In manchen kleineren Häfen am Bodensee steht
das Wasser mittlerweile so niedrig, dass man selbst mit flachen Fischerbooten
kaum noch hineinfahren kann. Oder hinaus. Berufsfischer Jürgen Schäfler hat
sein Boot, das 80 Zentimeter tief im Wasser liegt, am Montag "gerade
noch" aus dem Langenargener Gondelhafen hinausbekommen. Jetzt liegt es im
Hafen Meichle & Mohr in Gohren.
So richtig toll findet auch so mancher
Villenbesitzer am Bodensee das Niedrigwasser nicht. Nutzen doch neugierige
Spaziergänger die seltene Gelegenheit, um vor den Seegrundstücken entlang zu
flanieren, um den einen oder anderen Blick zu wagen, der sonst höchstens von
einem Boot aus möglich wäre. Willkommen ist der Rückzug des Wassers in
Uhldingen, wo die Pfahlbauten nun trockenen Fußes repariert werden können.

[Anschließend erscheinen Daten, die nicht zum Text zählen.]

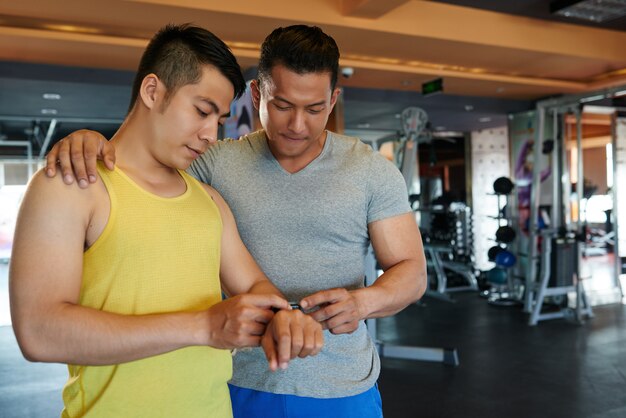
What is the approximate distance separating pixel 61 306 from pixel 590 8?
16.9ft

Im Langenargener Institut für Seenforschung
beobachtet man das stetige Absinken des Wasserstandes mit Interesse, aber auch
mit Gelassenheit. Denn aus ökologischer Sicht ist das Niedrigwasser
unproblematisch. "Für den See sind wechselnde Wasserstände nichts Außergewöhnliches",
sagt Dr. Henno Roßknecht, der stellvertretende Leiter des Instituts. Die
Lebewesen seien flexibel und anpassungsfähig.

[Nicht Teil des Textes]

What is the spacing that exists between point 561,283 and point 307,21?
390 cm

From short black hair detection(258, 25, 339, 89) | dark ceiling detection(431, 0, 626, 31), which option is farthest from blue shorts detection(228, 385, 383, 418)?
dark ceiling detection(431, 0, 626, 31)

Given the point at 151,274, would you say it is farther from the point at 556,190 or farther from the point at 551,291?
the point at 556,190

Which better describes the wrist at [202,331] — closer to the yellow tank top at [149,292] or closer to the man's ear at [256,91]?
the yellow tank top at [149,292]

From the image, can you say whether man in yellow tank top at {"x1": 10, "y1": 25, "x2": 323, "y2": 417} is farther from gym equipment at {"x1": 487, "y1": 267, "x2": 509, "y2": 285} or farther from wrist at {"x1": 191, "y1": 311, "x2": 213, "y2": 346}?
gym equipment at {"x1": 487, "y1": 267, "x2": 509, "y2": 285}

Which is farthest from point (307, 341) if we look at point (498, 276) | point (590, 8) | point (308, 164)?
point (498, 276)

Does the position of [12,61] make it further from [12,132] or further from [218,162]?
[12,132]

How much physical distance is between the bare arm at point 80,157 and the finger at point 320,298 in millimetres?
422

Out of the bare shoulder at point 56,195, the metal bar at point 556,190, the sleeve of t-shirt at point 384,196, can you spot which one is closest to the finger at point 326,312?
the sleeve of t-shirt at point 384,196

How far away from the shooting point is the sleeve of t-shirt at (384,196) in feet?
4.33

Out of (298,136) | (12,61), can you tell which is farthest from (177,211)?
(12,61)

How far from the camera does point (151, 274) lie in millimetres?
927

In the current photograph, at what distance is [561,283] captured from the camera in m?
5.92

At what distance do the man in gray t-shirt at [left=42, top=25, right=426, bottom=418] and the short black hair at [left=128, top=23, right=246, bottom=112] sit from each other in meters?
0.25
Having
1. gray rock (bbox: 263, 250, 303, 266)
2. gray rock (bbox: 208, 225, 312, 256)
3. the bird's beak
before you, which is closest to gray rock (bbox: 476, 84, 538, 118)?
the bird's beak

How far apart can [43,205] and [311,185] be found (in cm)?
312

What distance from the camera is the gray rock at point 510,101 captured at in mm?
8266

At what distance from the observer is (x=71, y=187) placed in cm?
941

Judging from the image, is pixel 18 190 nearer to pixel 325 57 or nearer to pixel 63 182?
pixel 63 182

Rekordtief im Januar möglich
Schon in den Sommermonaten dieses Jahres lag
der Seespiegel um bis zu 90 Zentimeter unter dem jahreszeitlich zu erwartenden
Mittelwert. Auf einen kurzen Anstieg des Wasserstands nach dem August-Hochwasser
in den Alpen folgte ein nach Aussagen der Experten extrem niederschlagsarmer
Herbst, so dass der Wasserstand seitdem deutlich absank. Dem natürlichen
Jahresgang folgend erreicht der Seespiegel zwischen Januar und März in der
Regel seine niedrigsten Werte.
Die Hochwasserzentralen rund um den Bodensee
haben in den vergangenen Tagen verschiedene Szenarien zur weiteren Entwicklung
des Wasserstandes berechnet. Sollte sich der trockene bis sehr trockene
Witterungsverlauf fortsetzen, könnte der Pegel Konstanz bis Ende Januar in den
Bereich von 2,30 bis 2,15 Meter absinken.